Filtering a slice of structs based on a different slice in Golang

In the example code below, I have a few users in manySimpleUsers that I would like to remove from manyFullUsers based on the Username.
If I do it with a nested couple of for... range loops, there will be many cycles required to filter all of the elements, especially when there are large numbers of elements in both Slices.

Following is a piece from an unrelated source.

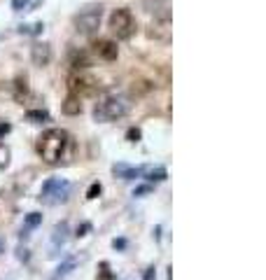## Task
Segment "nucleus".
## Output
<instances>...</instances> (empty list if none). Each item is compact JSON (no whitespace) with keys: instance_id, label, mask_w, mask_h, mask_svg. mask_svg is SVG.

What is the best way to achieve this in Go?
package main
import "fmt"
func main() {
fmt.Println("Hello, playground")
type FullUser struct {
UserName string
UserEmail string
}
manyFullUsers := []FullUser{{"foo", "foo#jawohl.com"},
{"bar", "bar#jawohl.com"},
{"baz", "baz#jawohl.com"}}
type SimpleUser struct {
UserName string
}
manySimpleUsers := []SimpleUser{{"foo"}, {"bar"}}
fmt.Println(manyFullUsers)
fmt.Println(manySimpleUsers)
}
Create a map then use it to filter.
func filterByUserName(fu []FullUser, su []SimpleUser) (out []FullUser) {
f := make(map[string]struct{}, len(su))
for _, u := range su {
f[u.UserName] = struct{}{}
}
for _, u := range fu {
if _, ok := f[u.UserName]; ok {
out = append(out, u)
}
}
return
}
playground
you can use Filter() and Exist() from https://github.com/ledongthuc/goterators that I created to reuse aggregate & transform functions.
filteredFullUsers := goterators.Filter(manyFullUsers, func(item FullUser) bool {
return !goterators.Exist(manySimpleUsers, SimpleUser{item.UserName})
})
You also can build a map from manySimpleUsers that will be helpful to optimize searching username.
This lib requires the Go 1.18 to use that support generic + dynamic type you want to use with.